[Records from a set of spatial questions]
---

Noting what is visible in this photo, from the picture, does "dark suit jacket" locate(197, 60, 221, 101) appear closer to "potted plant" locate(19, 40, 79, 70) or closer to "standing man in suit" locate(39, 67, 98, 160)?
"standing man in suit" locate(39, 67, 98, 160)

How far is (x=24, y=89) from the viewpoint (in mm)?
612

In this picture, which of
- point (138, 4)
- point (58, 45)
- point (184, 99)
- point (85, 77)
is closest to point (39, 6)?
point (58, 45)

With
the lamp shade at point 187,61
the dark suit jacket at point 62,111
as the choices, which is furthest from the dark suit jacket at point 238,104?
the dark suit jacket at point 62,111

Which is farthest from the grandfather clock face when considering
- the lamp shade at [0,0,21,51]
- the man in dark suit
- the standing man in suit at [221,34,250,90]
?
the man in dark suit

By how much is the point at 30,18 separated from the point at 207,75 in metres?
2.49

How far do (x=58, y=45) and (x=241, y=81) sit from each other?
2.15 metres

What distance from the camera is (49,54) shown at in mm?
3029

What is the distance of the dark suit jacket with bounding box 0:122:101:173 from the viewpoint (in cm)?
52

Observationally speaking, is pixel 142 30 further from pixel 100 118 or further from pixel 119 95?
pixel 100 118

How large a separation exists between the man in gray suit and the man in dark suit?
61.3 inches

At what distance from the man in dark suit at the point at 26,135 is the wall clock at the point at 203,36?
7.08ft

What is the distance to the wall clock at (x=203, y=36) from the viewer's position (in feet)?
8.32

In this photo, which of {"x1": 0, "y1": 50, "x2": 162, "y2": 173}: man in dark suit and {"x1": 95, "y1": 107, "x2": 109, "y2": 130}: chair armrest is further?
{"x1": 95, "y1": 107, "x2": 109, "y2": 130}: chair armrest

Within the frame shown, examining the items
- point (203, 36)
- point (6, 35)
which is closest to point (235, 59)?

---

_EXERCISE DETAILS_
Please format everything from the line containing "What is the distance to" down to the end of the records above as a numbered list, omitting blank lines.

_CORRECT OUTPUT_
1. What is the distance to the wall clock at (x=203, y=36) from the viewer's position (in feet)?
2. 8.32
3. In this photo, which of {"x1": 0, "y1": 50, "x2": 162, "y2": 173}: man in dark suit and {"x1": 95, "y1": 107, "x2": 109, "y2": 130}: chair armrest is further?
4. {"x1": 95, "y1": 107, "x2": 109, "y2": 130}: chair armrest
5. Within the frame shown, examining the items
6. - point (203, 36)
7. - point (6, 35)
8. which is closest to point (235, 59)?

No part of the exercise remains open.